* [Parts of the exercise]
- a) In the mountain car text, what is limiting the electric car's engine force?
- b) Update the mountain car text from "The environmental process of" through "with the agent.", putting "environmental dynamics" wherever "environmental process" appears.

* [Document segment]
--- BEGIN ---

This example has been auto-generated from the examples/
folder at GitHub repository.
Active Inference Mountain car
import Pkg; Pkg.activate(".."); Pkg.instantiate();
using RxInfer, Plots
A group of friends is going to a camping site that is located on the biggest mountain in the Netherlands. They use an electric car for the trip. When they are almost there, the car's battery is almost empty and is therefore limiting the engine force. Unfortunately, they are in the middle of a valley and don't have enough power to reach the camping site. Night is falling and they still need to reach the top of the mountain. As rescuers, let us develop an Active Inference (AI) agent that can get them up the hill with the limited engine power.
The environmental process of the mountain
Firstly, we specify the environmental process according to Ueltzhoeffer (2017) "Deep active inference". This process shows how the environment evolves after interacting with the agent.

--- END ---

* [Stored records]
--- BEGIN ---

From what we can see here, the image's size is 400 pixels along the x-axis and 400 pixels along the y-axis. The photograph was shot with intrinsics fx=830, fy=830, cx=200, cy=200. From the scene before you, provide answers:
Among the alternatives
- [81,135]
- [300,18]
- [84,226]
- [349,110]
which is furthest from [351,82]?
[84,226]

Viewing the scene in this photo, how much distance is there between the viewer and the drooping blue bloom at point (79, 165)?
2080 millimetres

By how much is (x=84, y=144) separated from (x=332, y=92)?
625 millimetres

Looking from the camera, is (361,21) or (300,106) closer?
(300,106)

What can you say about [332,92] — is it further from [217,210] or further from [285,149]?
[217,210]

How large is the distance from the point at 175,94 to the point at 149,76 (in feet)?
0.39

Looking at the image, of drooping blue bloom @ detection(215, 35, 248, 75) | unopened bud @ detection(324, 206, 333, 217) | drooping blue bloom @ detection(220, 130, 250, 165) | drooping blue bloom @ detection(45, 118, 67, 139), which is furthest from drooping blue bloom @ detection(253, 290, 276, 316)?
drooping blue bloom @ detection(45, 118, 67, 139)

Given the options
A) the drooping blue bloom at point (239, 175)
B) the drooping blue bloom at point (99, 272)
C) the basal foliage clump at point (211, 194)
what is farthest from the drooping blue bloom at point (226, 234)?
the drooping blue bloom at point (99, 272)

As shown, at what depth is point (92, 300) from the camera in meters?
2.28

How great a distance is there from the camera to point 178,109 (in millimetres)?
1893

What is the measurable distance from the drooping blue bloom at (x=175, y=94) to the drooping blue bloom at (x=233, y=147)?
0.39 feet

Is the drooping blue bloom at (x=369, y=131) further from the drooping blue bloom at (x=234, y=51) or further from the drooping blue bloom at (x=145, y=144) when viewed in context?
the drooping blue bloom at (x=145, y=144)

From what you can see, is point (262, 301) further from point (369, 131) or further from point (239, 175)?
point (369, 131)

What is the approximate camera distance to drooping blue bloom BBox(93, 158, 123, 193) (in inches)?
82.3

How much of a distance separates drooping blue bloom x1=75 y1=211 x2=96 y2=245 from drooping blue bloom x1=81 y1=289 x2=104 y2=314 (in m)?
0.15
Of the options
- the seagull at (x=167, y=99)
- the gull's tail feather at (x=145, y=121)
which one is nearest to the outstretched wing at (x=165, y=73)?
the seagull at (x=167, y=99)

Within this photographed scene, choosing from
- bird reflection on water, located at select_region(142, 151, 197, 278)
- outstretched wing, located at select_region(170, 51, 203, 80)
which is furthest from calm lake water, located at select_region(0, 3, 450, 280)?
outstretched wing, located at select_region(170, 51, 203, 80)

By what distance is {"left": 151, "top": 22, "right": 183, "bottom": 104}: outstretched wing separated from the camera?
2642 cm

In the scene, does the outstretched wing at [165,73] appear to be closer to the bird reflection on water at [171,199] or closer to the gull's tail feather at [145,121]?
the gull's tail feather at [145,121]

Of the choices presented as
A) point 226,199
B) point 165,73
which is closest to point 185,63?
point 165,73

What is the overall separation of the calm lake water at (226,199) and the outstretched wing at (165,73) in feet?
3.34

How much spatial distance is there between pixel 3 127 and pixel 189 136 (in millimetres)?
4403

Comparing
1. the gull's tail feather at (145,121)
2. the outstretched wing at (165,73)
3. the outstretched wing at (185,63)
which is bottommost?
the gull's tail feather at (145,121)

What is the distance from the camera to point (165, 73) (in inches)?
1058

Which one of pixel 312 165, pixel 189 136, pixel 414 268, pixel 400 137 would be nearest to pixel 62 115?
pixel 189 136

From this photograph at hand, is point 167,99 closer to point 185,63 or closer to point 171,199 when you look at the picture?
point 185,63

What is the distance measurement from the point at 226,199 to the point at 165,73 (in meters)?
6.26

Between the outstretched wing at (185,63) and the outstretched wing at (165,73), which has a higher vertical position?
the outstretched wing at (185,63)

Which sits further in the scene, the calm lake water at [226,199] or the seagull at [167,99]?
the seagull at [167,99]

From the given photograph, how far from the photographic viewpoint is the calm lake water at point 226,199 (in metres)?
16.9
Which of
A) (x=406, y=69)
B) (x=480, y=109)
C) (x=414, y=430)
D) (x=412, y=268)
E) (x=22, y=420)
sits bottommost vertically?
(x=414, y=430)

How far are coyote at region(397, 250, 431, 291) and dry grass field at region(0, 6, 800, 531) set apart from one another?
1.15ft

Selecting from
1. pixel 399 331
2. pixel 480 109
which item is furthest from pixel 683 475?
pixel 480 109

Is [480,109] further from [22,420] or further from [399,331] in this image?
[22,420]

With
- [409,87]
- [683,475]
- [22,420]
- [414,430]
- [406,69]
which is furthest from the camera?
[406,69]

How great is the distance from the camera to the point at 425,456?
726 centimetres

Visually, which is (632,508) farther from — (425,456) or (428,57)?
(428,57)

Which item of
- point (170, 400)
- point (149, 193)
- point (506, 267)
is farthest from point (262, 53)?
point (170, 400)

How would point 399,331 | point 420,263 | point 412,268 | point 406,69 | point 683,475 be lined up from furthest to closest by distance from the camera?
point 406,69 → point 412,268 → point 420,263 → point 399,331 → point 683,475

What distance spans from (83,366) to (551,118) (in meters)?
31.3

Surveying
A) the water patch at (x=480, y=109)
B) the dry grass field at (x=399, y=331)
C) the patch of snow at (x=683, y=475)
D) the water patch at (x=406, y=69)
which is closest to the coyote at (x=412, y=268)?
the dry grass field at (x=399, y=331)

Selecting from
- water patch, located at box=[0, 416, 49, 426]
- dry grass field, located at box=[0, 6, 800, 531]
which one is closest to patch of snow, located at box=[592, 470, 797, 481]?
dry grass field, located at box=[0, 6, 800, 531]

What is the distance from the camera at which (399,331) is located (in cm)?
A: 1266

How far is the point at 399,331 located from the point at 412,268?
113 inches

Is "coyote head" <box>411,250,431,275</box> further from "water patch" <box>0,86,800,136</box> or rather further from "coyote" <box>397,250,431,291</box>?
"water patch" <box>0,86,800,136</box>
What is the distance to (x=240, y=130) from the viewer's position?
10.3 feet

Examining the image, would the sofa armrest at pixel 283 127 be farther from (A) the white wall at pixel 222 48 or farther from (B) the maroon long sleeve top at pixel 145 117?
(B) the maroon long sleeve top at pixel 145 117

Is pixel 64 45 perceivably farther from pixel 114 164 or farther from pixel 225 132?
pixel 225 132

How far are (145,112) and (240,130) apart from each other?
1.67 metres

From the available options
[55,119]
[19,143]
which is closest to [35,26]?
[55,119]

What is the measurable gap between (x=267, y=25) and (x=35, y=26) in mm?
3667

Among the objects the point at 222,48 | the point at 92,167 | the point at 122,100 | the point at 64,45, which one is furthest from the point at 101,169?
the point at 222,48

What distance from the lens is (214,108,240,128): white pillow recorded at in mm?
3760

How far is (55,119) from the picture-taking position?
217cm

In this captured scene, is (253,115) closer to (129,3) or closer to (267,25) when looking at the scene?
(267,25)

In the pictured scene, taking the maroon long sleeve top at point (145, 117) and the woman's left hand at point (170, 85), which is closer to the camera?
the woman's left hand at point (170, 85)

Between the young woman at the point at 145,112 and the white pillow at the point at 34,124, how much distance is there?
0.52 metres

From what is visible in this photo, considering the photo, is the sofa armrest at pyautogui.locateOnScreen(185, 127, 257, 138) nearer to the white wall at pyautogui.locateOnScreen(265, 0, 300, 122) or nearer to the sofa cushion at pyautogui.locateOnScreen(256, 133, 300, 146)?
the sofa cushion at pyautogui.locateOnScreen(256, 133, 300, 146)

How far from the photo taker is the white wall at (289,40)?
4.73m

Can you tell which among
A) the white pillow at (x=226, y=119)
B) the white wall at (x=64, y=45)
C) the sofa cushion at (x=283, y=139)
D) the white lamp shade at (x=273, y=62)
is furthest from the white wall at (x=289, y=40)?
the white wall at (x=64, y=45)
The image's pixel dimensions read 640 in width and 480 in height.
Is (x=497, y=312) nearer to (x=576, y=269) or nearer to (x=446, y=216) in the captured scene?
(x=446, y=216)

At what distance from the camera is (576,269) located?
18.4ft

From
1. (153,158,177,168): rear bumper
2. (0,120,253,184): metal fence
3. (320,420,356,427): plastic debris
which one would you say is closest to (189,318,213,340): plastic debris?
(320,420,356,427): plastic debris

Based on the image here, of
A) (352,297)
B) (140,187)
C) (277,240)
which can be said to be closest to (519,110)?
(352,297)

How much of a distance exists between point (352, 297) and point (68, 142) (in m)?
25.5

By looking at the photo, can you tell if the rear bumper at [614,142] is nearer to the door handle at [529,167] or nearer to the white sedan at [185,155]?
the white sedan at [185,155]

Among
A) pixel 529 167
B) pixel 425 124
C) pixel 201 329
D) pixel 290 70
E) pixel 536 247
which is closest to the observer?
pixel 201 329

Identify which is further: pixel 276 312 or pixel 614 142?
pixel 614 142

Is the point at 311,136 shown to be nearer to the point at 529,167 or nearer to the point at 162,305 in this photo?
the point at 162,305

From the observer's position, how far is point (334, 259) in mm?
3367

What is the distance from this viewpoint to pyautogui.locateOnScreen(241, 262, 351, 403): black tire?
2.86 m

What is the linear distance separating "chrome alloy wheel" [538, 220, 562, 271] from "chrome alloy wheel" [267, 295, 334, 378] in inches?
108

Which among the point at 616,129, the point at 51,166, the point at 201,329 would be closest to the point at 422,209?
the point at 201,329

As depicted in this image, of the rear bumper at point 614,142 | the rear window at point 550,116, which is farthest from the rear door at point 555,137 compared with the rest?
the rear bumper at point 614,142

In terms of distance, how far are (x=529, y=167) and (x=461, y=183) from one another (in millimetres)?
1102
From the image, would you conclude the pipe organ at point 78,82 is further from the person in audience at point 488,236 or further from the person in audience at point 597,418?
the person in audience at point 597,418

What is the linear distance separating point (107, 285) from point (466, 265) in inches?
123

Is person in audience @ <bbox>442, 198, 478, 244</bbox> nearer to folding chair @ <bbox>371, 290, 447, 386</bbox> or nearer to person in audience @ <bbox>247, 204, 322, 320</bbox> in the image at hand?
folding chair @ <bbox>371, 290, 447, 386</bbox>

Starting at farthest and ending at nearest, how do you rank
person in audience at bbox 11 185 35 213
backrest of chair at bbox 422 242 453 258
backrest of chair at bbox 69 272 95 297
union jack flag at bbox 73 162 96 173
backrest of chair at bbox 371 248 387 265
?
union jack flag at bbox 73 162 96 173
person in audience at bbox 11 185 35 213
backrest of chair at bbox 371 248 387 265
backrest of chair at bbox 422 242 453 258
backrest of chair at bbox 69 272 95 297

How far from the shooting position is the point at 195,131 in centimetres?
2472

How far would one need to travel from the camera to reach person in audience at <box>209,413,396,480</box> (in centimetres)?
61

--- END ---

* [Expected responses]
- a) The car's almost-empty battery.

- b)
The environmental dynamics of the mountain
Firstly, we specify the environmental dynamics according to Ueltzhoeffer (2017) "Deep active inference". This process shows how the environment evolves after interacting with the agent.